In his book “The Language of Cities” Deyan Sudjic, Journalist and Director of London’s Design Museum, suggests that: “It takes trauma to make a complacent city invest in its future”. It’s only when a major crisis – from a loss of a key part of the economy to a natural disaster – shakes a place from the conviction it’s doing OK that real, transformative change can happen.

The Covid-19 virus has certainly been a major trauma for communities across the world, killing thousands and leaving many more with long term damage to their health. In response, we’ve seen unprecedented levels of Government subsidy for jobs and businesses, and radical changes in how society functions and how we relate to our fellow human beings.

Perhaps that trauma is also encouraging us to think afresh about our future. A recent survey conducted for the not-for-profit advocacy group Positive Money by YouGov found that 82% of members of the public questioned wanted the Government to prioritise the health and wellbeing of citizens over economic growth as they shaped a recovery. In the same survey 61% of respondents wanted improved social and environmental outcomes to be the Government’s priority.

Writing in The Economist Mark Carney, former Governor of the Bank of England, suggested that the events of recent months may have given society cause to reassess our values:

“Value will change in the post-covid world. On one level, that’s obvious: valuations in global financial markets have imploded, with many suffering their sharpest declines in decades. More fundamentally, the traditional drivers of value have been shaken, new ones will gain prominence, and there’s a possibility that the gulf between what markets value and what people value will close.”

Of course it’s easy to talk about a different set of values and priorities.

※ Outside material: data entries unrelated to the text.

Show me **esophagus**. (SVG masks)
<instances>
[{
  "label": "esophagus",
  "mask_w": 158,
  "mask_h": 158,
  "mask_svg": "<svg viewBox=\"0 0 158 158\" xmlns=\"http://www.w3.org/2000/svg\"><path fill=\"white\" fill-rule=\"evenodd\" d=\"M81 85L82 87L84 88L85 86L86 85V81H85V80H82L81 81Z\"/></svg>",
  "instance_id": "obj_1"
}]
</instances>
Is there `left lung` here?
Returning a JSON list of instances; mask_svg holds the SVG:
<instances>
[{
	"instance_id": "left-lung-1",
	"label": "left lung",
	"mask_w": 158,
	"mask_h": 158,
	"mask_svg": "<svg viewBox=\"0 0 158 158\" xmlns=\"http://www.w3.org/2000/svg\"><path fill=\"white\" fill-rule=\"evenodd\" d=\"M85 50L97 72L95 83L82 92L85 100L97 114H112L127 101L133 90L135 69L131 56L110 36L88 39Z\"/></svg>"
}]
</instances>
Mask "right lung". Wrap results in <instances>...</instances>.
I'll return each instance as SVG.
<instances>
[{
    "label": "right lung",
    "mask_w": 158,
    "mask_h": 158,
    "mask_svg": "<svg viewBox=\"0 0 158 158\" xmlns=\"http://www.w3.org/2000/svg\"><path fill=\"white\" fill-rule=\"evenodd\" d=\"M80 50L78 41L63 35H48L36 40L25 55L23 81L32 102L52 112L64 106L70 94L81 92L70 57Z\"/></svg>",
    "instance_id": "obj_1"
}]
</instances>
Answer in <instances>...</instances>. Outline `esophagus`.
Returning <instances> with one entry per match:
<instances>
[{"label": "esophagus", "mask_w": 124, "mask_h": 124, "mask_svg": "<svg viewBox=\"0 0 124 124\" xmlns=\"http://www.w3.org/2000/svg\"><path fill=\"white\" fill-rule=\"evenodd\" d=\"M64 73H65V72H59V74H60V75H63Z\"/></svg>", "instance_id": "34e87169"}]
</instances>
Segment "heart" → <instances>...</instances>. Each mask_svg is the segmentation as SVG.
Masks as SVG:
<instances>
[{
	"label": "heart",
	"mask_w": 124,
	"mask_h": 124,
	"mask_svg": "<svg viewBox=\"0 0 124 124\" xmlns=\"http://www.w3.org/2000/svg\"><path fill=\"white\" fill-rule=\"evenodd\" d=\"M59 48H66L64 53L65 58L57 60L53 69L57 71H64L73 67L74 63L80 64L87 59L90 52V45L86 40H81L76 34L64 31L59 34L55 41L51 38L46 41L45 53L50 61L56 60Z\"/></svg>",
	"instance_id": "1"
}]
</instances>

The acid test comes as the Government eases the rigid rules of lockdown. Our medium and long-term plans for recovery will be the real measure of whether those aspirations for a different future will be sustained.

Green recovery plan

There are positive signs. Business leaders from the UK have called for a green coronavirus recovery plan, urging the Government to build “a more inclusive, stronger and more resilient” net zero emission economy. Senior bankers across Europe have argued that “this crisis offers us a once-in-a-lifetime opportunity to rebuild our economy in order to withstand the next shock coming our way: climate breakdown”.

Of course it’s essential our Government, leading businesses and our financial institutions change how they work and what they prioritise. But we also need individuals across our communities to act differently: to follow up the desire for change they professed to pollsters by adopting a different, less consumerist lifestyle.

Promising signs

Once again, there are promising signs. Bike sales have increased dramatically as people take more exercise, the challenge for the next few months is whether those new cycles become the preferred method of travelling to work. Research by PwC found that, since lockdown, more shoppers had been buying goods from small local stores, and promising to shop with businesses adopting higher ethical standards. Again, what matters is whether these changes, our professed good intentions, will be sustained.

How can we help cement those new behaviours? Organisations, institutions and leaders need to set an example: making sure their decisions and actions reflect a desire for a different, more sustainable way of working – what commentators call a ‘green recovery’. Short term recovery is no recovery at all if it simply gets us quickly back to over-consumption of resources, pollution and inequality. So they, we, must resist the temptation just simply get things moving again whatever the cost. They, we, must take the long view of where our best future lies.

Vision for the future

But if these organisations build the framework for a green recovery, individuals need to act within that. Each of us needs to have our own vision for a future where the environment and our health and wellbeing as just as important as the economy, indeed they’re an integral part of the economy we want to build for our future.